My MindDog you were.
My treasure,my gem,
The love of my life.
Forgive me now you have gone,
Up to the Golden-creek,
To forever roam.
Who says old dogs can\’t learn new tricks! Andy at the age of 9 learnt to be my best friend, rock and savior.
After struggling depression, anxiety and pain attacks I could not longer get out of the house to perform normal daily tasks people take for granted. He became my lifeline to independence and rediscovering the outside world. He taught me so many things and he would keep me safe in this scary world.

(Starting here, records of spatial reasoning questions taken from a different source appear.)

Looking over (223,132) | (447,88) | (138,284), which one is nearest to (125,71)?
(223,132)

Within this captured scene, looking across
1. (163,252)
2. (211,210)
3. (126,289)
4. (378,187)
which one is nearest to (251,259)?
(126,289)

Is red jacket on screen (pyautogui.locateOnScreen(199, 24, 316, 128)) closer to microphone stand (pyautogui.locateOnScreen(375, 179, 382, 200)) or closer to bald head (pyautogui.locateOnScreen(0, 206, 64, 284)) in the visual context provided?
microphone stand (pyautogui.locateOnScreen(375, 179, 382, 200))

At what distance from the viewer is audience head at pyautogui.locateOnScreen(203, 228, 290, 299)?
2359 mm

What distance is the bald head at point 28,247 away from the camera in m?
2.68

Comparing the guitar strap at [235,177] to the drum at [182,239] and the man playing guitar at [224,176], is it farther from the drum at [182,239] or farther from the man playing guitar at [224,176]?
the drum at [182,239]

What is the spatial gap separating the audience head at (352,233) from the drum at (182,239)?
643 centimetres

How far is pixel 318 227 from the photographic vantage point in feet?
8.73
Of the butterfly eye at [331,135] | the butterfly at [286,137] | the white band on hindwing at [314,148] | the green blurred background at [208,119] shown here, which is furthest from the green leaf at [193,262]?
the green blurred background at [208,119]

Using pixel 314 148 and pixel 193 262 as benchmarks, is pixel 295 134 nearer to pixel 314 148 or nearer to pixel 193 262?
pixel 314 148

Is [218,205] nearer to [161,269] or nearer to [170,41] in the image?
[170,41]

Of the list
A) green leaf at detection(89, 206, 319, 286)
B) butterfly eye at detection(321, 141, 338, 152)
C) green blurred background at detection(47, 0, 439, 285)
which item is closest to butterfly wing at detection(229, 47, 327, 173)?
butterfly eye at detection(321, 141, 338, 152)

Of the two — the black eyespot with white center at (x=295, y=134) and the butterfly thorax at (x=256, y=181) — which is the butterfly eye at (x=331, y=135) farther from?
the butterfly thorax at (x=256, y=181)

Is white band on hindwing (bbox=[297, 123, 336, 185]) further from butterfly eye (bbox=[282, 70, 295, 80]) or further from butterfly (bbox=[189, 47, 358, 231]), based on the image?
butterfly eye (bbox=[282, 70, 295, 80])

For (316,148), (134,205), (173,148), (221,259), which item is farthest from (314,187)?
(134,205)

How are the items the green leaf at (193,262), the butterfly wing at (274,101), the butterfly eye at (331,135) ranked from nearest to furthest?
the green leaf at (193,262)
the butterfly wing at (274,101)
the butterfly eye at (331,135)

He also touched the lives of many other people in his early days as a therapy dog for a nursing home and was never a dog you would forget with his soft eyes and gentle calm personality. Andy\’s final gift he gave to me was holding on until one week before my new assistance dog arrived as he knew I would be OK and he could let go.
My best friend, my angel, you will never be forgotten. My Andy pants.
Woofa was so in tune with me and how I was coping and knew how to help! He learned pressure therapy easily. He was always by my side. He has left a huge hole in my heart! It’s taken some time to start moving forward. mindDog helped our bond grow!”